Embora o desfecho da iniciativa ainda seja incerto, três aspectos do Obor já estão claros. O primeiro é que, longe de ser uma “mera” iniciativa comercial, a plataforma é um hercúleo projeto geopolítico, cujo peso aumenta de forma significativa com o fim da Parceria Transatlântica. Em segundo lugar, mesmo que ele seja colocado em prática apenas parcialmente, teria reflexos bem além da Eurásia, inclusive para a América Latina. A reconfiguração de fluxos comerciais e de investimentos, a criação de novos mercados, as mudanças nos alinhamentos políticos e o intercâmbio cultural que o Obor fomentaria trariam novas oportunidades. Por outro lado, algumas portas também se fechariam, sobretudo para os países que optam por permanecer de fora — não apenas do cinturão e da rota em si, mas também dos debates em torno da plataforma e do seu modelo de desenvolvimento. Não é à toa que cerca de vinte países latino-americanos também enviaram representantes ao fórum.

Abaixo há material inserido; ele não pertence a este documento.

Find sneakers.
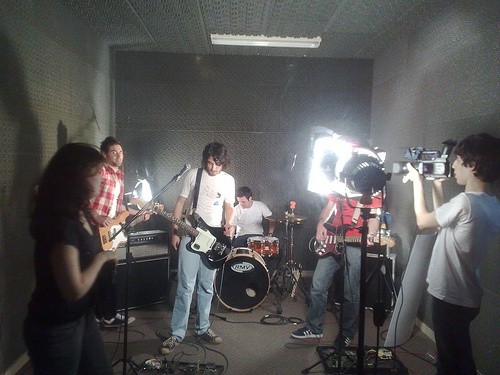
[160,336,179,354]
[291,327,323,338]
[96,313,136,327]
[333,333,353,346]
[194,327,222,344]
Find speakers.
[114,256,171,312]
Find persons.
[403,133,500,375]
[78,137,136,327]
[231,186,274,249]
[290,136,384,348]
[24,143,117,375]
[160,141,236,354]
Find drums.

A China já é o principal parceiro comercial do Brasil. O Obor, embora tenha origem no país asiático, ultrapassa os limites do continente. No mínimo, é fundamental que atores brasileiros acompanhem de perto os debates e as iniciativas associadas. Mas um engajamento mais institucionalizado e estratégico daria ainda mais peso a essa participação. Uma comissão interministerial, com representantes de diversos órgãos que lidam com planejamento econômico e de política externa, ajudaria a garantir a presença brasileira e a fortalecer a participação substantiva nos principais debates acerca do Obor. Por meio do Novo Banco do Brics ou se vier a tornar-se sócio do AIIB, o Brasil também deve participar dos debates normativos acerca da iniciativa e do modelo de desenvolvimento que ela busca promover. Da mesma forma, a sociedade civil deve engajar-se nas discussões, fomentando pesquisas e debates sobre o assunto através do setor privado, de centros de pesquisa e de ONGs. Em um mundo cada vez mais multipolar, o Brasil não pode se dar ao luxo de ficar de fora das principais discussões e iniciativas geopolíticas.

*Adriana Erthal Abdenur é pesquisadora do Instituto Igarapé; e Robert Muggah é diretor de pesquisa do Instituto Igarapé.